Optimal Selection of Interconnections in Composite Systems for Structural Controllability

TL;DR

This paper develops a polynomial-time algorithm to identify the minimal set of interconnections needed to ensure structural controllability in composite systems of identical subsystems.

Contribution

It introduces an optimal algorithm for selecting the smallest interconnection set to maintain controllability in composite systems.

Findings

Algorithm finds minimal interconnection set efficiently.

Ensures structural controllability with fewer links.

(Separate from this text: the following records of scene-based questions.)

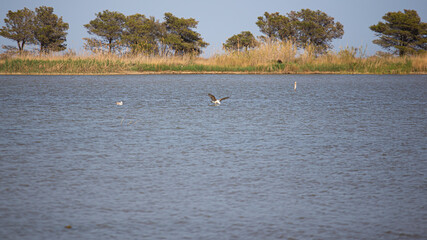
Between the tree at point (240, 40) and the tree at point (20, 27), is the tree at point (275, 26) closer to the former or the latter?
the tree at point (240, 40)

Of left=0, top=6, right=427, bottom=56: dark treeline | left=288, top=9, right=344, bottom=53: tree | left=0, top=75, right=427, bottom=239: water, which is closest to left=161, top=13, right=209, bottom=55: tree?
left=0, top=6, right=427, bottom=56: dark treeline

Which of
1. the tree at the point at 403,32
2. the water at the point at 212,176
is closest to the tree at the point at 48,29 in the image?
the tree at the point at 403,32

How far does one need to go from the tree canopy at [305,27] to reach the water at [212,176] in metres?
46.9

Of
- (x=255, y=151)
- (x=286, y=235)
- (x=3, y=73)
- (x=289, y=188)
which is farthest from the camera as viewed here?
(x=3, y=73)

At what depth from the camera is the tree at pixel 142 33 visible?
51.9 m

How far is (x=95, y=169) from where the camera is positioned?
583 cm

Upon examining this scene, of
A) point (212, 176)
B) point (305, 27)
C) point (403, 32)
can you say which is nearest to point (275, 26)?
point (305, 27)

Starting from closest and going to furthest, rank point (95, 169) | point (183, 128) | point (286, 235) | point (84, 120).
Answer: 1. point (286, 235)
2. point (95, 169)
3. point (183, 128)
4. point (84, 120)

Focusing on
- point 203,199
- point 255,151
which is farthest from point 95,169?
point 255,151

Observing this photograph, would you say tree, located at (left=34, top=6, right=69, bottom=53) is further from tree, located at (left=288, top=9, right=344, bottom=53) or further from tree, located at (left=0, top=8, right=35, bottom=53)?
tree, located at (left=288, top=9, right=344, bottom=53)

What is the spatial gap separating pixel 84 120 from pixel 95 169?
14.5ft

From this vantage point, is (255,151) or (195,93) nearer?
(255,151)

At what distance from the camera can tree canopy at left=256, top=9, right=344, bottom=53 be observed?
2226 inches

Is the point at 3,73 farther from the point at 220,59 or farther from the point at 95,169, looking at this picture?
the point at 95,169
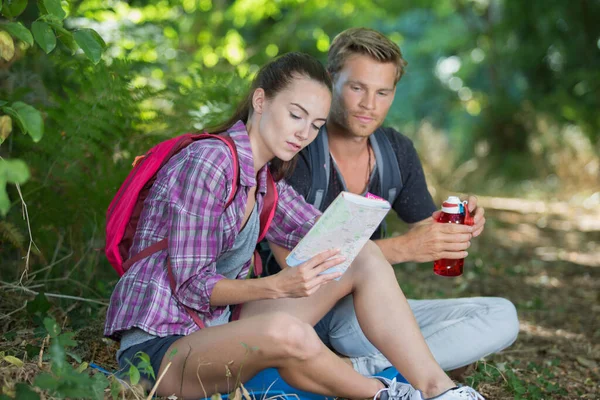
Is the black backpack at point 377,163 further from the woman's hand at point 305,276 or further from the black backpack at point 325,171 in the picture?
the woman's hand at point 305,276

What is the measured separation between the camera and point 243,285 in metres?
2.45

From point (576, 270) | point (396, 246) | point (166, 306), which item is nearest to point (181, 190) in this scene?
point (166, 306)

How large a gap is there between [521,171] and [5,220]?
1101 centimetres

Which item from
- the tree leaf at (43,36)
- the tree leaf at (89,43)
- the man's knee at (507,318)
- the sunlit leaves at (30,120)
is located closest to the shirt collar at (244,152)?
the tree leaf at (89,43)

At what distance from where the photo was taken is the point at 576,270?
656 cm

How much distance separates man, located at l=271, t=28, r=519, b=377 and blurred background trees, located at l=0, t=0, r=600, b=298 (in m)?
1.03

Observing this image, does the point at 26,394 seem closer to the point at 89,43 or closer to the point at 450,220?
the point at 89,43

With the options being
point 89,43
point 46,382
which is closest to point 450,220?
point 89,43

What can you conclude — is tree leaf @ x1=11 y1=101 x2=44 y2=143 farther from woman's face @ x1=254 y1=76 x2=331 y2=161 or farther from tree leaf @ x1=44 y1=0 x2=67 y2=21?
woman's face @ x1=254 y1=76 x2=331 y2=161

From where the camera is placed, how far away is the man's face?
3350 mm

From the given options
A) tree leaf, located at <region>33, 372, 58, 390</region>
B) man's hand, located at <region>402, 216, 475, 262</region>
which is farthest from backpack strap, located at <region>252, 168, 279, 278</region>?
tree leaf, located at <region>33, 372, 58, 390</region>

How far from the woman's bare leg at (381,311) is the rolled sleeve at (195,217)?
1.63ft

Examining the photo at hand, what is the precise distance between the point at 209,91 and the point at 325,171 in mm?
1420

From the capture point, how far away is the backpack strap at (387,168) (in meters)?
3.48
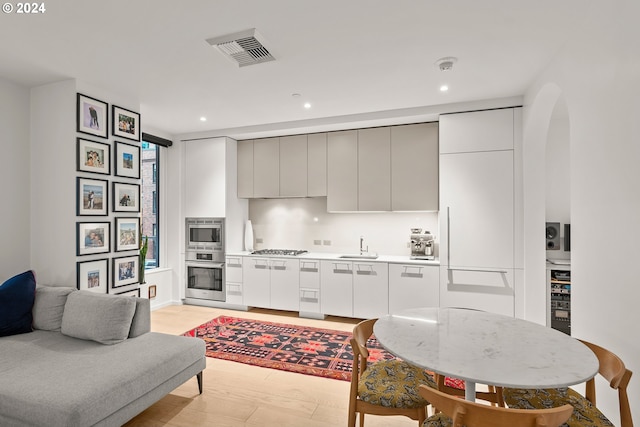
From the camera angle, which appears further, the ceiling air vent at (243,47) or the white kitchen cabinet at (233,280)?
the white kitchen cabinet at (233,280)

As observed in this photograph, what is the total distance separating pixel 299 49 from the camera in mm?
2549

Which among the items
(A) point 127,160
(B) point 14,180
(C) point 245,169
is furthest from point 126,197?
(C) point 245,169

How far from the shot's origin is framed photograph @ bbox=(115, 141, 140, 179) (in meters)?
3.54

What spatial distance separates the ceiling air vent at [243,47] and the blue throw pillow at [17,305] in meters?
2.48

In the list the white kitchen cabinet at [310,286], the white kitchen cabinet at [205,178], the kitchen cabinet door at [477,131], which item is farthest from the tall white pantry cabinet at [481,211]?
the white kitchen cabinet at [205,178]

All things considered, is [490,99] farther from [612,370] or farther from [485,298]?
[612,370]

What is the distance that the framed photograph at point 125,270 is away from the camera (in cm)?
352

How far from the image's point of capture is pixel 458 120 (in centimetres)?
383

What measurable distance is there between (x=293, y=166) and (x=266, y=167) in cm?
45

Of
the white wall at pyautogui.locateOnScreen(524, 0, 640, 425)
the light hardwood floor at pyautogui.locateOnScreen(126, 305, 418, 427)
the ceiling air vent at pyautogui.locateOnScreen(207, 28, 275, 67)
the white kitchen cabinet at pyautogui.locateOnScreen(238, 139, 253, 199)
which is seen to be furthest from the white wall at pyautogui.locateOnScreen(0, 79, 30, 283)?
the white wall at pyautogui.locateOnScreen(524, 0, 640, 425)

Applicable to systems with identical subsystem patterns.

Abstract

In this paper, we study structural controllability of a linear time invariant (LTI) composite system consisting of several subsystems. We assume that the neighbourhood of each subsystem is unconstrained, i.e., any subsystem can interact with any other subsystem. The interaction links between subsystems are referred as interconnections. We assume the composite system to be structurally controllable if all possible interconnections are present, and our objective is to identify the minimum set of interconnections required to keep the system structurally controllable. We consider structurally identical subsystems, i.e., the zero/non-zero pattern of the state matrices of the subsystems are the same, but dynamics can be different. We present a polynomial time optimal algorithm to identify the minimum cardinality set of interconnections that subsystems must establish to make the composite system structurally controllable.